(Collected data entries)
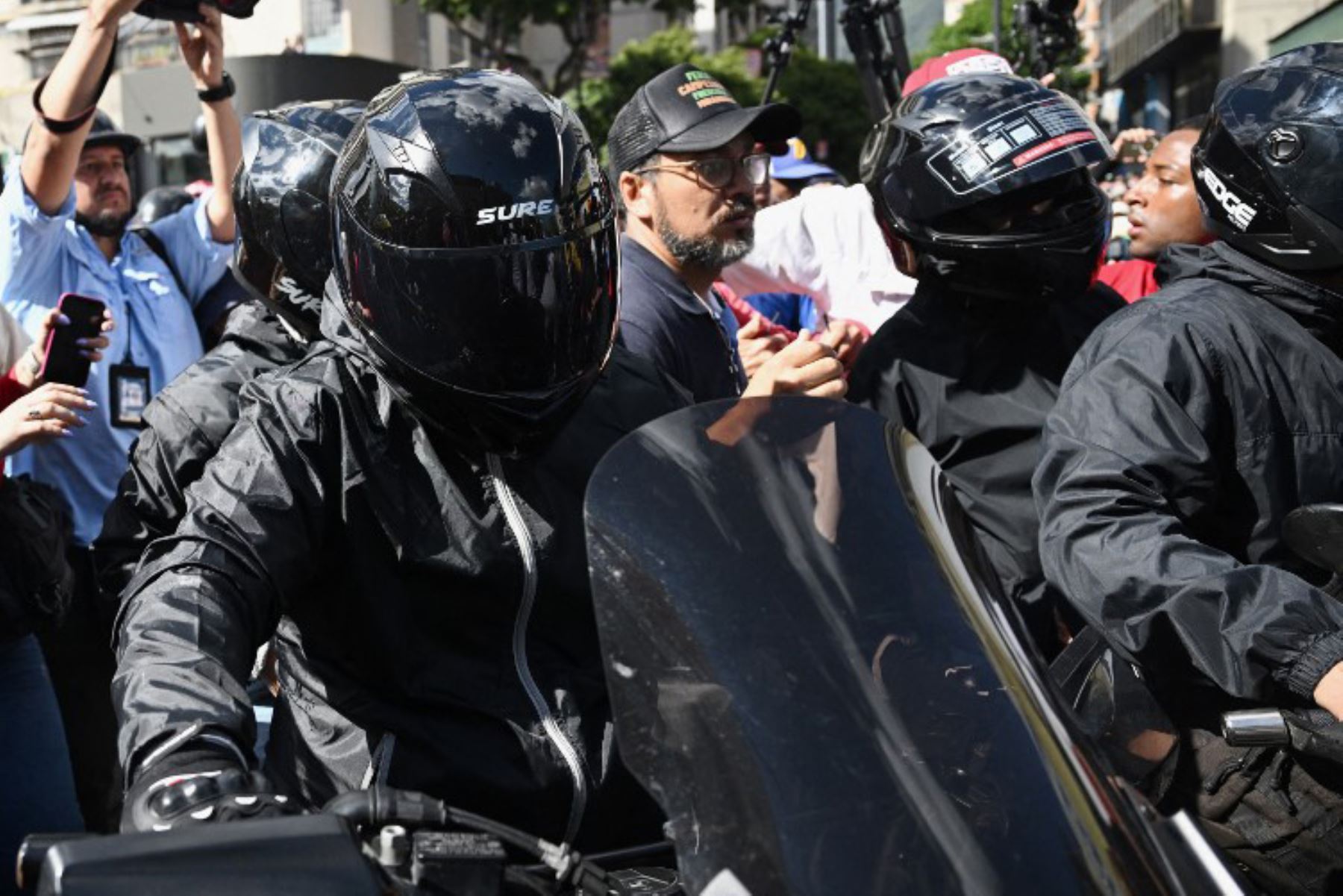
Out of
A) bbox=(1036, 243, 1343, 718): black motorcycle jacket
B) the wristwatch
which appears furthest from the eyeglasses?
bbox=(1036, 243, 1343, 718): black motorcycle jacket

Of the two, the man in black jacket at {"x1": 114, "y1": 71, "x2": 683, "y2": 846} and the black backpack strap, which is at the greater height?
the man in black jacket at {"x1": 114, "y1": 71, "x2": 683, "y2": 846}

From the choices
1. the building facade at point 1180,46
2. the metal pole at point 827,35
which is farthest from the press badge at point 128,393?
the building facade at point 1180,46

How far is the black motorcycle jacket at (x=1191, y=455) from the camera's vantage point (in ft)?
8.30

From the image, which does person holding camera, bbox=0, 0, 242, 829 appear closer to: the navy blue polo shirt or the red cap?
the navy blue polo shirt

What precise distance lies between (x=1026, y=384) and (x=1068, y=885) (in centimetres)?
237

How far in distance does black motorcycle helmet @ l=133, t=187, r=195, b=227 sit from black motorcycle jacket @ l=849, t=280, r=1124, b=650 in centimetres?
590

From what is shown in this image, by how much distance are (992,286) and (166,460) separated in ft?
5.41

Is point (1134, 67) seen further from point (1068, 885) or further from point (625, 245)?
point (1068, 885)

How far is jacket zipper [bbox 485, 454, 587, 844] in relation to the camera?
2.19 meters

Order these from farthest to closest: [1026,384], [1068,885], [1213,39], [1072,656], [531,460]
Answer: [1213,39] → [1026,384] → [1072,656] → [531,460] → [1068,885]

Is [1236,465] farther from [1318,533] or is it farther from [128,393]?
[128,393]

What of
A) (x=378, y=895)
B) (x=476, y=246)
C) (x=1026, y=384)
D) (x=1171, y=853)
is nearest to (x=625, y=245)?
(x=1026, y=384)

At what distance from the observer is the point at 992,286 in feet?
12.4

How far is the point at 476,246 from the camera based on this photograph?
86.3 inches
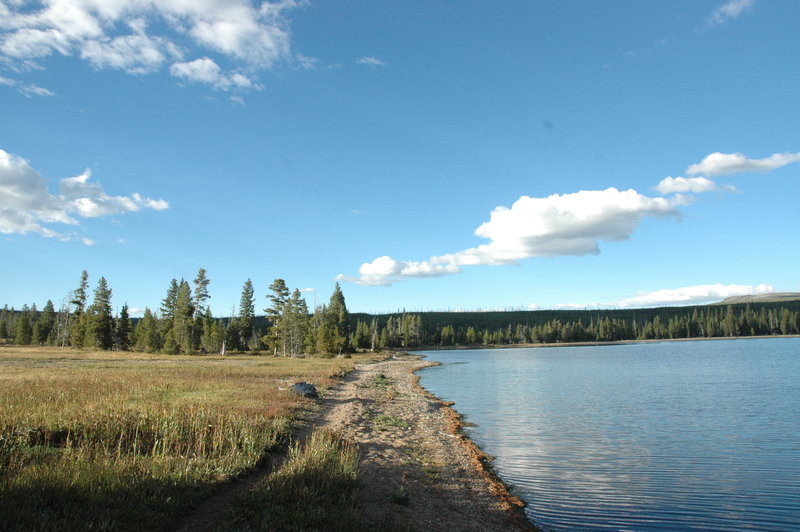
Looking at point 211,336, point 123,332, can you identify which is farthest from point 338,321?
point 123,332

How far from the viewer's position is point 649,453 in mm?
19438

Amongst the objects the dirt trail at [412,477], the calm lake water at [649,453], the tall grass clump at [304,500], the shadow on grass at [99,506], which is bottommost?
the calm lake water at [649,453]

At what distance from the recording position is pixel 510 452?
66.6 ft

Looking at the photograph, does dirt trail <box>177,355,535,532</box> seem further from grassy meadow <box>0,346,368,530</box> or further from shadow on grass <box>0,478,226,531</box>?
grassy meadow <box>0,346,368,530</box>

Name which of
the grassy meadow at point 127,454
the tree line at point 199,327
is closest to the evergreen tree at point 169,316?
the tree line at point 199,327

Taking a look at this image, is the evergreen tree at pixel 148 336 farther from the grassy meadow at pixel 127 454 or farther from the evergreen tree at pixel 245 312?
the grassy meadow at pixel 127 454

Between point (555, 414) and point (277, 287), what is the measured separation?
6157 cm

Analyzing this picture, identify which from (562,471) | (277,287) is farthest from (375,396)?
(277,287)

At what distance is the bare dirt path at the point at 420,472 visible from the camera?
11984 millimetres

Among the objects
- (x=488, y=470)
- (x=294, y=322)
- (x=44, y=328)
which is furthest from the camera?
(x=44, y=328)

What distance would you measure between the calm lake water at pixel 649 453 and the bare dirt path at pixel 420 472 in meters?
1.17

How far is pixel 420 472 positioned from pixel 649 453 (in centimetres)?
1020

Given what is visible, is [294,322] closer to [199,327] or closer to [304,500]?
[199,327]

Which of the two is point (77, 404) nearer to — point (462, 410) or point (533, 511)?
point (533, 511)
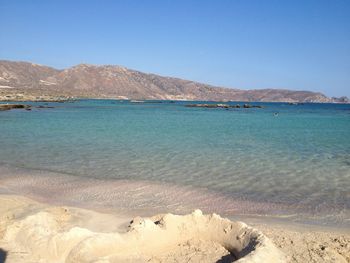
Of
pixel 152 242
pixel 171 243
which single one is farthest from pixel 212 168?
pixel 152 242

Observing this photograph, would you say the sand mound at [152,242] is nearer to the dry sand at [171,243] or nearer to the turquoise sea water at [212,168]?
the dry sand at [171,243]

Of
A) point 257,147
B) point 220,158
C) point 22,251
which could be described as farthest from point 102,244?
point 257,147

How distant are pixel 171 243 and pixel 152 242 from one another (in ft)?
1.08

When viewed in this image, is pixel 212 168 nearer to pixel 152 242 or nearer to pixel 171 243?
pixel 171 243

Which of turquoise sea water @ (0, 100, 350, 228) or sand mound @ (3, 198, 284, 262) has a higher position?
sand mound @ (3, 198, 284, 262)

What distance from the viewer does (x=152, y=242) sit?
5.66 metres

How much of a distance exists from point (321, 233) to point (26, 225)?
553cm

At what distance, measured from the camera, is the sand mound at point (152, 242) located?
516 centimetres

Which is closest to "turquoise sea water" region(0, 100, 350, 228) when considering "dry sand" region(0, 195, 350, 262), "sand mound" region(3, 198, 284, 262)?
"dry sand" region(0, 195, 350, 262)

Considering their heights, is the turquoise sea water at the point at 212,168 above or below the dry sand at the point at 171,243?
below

THE REQUEST →
Every record must be copied exactly, with images dropped from the result.

COMPLETE RESPONSE →
Out of
A) bbox=(1036, 243, 1343, 718): black motorcycle jacket
B) the wristwatch
which appears furthest from the eyeglasses?
bbox=(1036, 243, 1343, 718): black motorcycle jacket

Of the two, the man in black jacket at {"x1": 114, "y1": 71, "x2": 683, "y2": 846} and the black backpack strap, which is at the greater height?
the man in black jacket at {"x1": 114, "y1": 71, "x2": 683, "y2": 846}

From the choices
1. the building facade at point 1180,46
2. the metal pole at point 827,35
which is farthest from the press badge at point 128,393?
the building facade at point 1180,46

How far is the black motorcycle jacket at (x=1191, y=455) from the camera's vantage point (in ft)?
8.30

From the image, which does person holding camera, bbox=0, 0, 242, 829 appear closer to: the navy blue polo shirt or the red cap?
the navy blue polo shirt

What precise distance lies between (x=1026, y=384) and (x=1068, y=885) (in centimetres)?
237

How far in distance does black motorcycle helmet @ l=133, t=187, r=195, b=227 sit from black motorcycle jacket @ l=849, t=280, r=1124, b=650 in centimetres?
590

From what is shown in this image, by how much distance are (992,286) and (166,460) separated in ft?
5.41

Is point (1134, 67) seen further from point (1068, 885) or further from point (625, 245)?
point (1068, 885)

How far is jacket zipper [bbox 485, 454, 587, 844] in relation to the camera?
2.19 meters

Order these from farthest to closest: [1026,384], [1068,885], [1213,39], [1072,656], [531,460]
Answer: [1213,39] → [1026,384] → [1072,656] → [531,460] → [1068,885]

Is [1236,465] farther from [1318,533] or is it farther from [128,393]?
[128,393]

What of
A) (x=378, y=895)
B) (x=476, y=246)
C) (x=1026, y=384)
D) (x=1171, y=853)
is nearest to (x=625, y=245)?
(x=1026, y=384)

At what distance from the observer is the point at 992,286 in feet?
12.4

How far is the point at 476,246 from the camera based on this photograph?
86.3 inches
Looking at point 211,336, point 123,332, can you identify which is farthest from point 338,321?
point 123,332

How far from the viewer's position is point 649,453 in mm?
19438

Amongst the objects the dirt trail at [412,477], the calm lake water at [649,453], the tall grass clump at [304,500], the shadow on grass at [99,506], which is bottommost?
the calm lake water at [649,453]

At what distance from the recording position is pixel 510 452?
66.6 ft

Looking at the photograph, does dirt trail <box>177,355,535,532</box> seem further from grassy meadow <box>0,346,368,530</box> or further from shadow on grass <box>0,478,226,531</box>?
grassy meadow <box>0,346,368,530</box>

Name which of
the grassy meadow at point 127,454
the tree line at point 199,327
is closest to the evergreen tree at point 169,316?
the tree line at point 199,327

Taking a look at this image, is the evergreen tree at pixel 148 336 farther from the grassy meadow at pixel 127 454 or farther from the evergreen tree at pixel 245 312?
the grassy meadow at pixel 127 454

Between point (555, 414) and point (277, 287), what is the measured separation?
6157 cm

Analyzing this picture, identify which from (562,471) | (277,287) is farthest from (375,396)?
(277,287)

At what distance is the bare dirt path at the point at 420,472 visible from the camera?
11984 millimetres

Among the objects
- (x=488, y=470)
- (x=294, y=322)
- (x=44, y=328)
which is furthest from the camera?
(x=44, y=328)

What distance would you measure between the calm lake water at pixel 649 453 and the bare dirt path at pixel 420 472 in meters?
1.17

How far is pixel 420 472 positioned from pixel 649 453 (in centimetres)?
1020

Given what is visible, is [294,322] closer to [199,327] or closer to [304,500]?
[199,327]

Which of the two is point (77, 404) nearer to — point (462, 410) or point (533, 511)?
point (533, 511)
Of
pixel 152 242
pixel 171 243
which single one is farthest from pixel 212 168?
pixel 152 242

Observing this photograph, would you say the sand mound at [152,242] is nearer to the dry sand at [171,243] or nearer to the turquoise sea water at [212,168]?
the dry sand at [171,243]

Of
A) point 257,147
B) point 220,158
C) point 22,251
which could be described as farthest from point 102,244?
point 257,147

How distant are pixel 171 243 and pixel 152 242 from one another (in ft)?
1.08

When viewed in this image, is pixel 212 168 nearer to pixel 152 242 or nearer to pixel 171 243?
pixel 171 243

Which of turquoise sea water @ (0, 100, 350, 228) or sand mound @ (3, 198, 284, 262) has a higher position?
sand mound @ (3, 198, 284, 262)

What distance from the viewer does (x=152, y=242) sit?
5.66 metres

How much of a distance exists from point (321, 233) to point (26, 225)?
553cm

At what distance, measured from the camera, is the sand mound at point (152, 242) located?
516 centimetres

Which is closest to "turquoise sea water" region(0, 100, 350, 228) when considering "dry sand" region(0, 195, 350, 262), "sand mound" region(3, 198, 284, 262)?
"dry sand" region(0, 195, 350, 262)

Considering their heights, is the turquoise sea water at the point at 212,168 above or below the dry sand at the point at 171,243?
below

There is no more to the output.